Exercise instructions: Copy out verbatim the lines from the one containing "At what distance" to the one containing "11680 millimetres", including both of those lines, and nothing else.

[start]

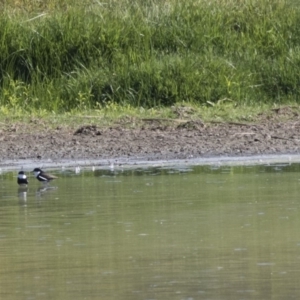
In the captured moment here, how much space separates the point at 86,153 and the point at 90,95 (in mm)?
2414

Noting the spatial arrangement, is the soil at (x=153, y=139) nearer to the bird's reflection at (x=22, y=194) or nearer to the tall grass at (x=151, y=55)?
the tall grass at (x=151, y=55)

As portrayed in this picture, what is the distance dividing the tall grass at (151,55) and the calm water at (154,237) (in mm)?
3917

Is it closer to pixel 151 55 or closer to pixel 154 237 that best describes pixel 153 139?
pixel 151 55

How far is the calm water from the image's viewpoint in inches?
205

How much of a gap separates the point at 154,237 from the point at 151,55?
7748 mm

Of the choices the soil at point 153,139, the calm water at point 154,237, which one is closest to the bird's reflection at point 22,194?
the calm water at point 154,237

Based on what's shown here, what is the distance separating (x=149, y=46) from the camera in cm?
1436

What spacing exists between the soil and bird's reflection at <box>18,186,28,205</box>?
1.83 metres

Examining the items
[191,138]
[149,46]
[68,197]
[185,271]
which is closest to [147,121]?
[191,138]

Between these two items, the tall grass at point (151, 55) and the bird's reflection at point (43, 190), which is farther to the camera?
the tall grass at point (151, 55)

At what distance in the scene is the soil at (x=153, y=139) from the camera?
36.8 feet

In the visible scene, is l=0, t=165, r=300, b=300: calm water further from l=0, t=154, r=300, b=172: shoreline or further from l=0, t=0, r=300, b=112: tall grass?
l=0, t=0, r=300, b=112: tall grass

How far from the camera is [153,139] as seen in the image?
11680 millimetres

[end]
[start]

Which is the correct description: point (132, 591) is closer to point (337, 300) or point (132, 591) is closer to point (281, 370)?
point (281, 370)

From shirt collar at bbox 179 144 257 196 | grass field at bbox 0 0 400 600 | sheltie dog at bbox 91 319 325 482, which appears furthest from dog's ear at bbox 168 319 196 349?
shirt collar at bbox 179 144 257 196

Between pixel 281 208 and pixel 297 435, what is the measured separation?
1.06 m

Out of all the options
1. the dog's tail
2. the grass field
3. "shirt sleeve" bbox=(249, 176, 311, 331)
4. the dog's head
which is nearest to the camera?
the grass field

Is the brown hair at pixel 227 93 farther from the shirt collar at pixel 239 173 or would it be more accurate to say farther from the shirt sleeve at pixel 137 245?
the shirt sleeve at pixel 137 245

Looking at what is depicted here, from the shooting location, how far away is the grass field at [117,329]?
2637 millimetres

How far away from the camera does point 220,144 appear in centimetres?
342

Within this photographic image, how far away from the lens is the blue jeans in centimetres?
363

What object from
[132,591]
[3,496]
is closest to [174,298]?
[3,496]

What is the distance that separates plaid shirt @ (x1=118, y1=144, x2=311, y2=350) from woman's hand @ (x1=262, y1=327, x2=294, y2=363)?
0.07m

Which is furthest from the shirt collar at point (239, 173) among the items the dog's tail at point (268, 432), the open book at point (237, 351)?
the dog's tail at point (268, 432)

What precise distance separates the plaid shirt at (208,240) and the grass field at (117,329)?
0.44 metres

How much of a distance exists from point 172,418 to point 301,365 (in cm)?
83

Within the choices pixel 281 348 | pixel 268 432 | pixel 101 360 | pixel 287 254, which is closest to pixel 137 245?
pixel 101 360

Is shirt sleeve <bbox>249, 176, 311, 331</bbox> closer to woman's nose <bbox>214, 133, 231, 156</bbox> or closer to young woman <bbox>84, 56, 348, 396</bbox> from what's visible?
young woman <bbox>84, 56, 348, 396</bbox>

[end]

Written answer:
At what distance in the scene is the soil at (x=153, y=139) from the camera?
36.8 feet

In the visible scene, is l=0, t=165, r=300, b=300: calm water further from l=0, t=154, r=300, b=172: shoreline or further from l=0, t=0, r=300, b=112: tall grass?
l=0, t=0, r=300, b=112: tall grass

How far from the camera is [153,139] as seen in the image?
11680 millimetres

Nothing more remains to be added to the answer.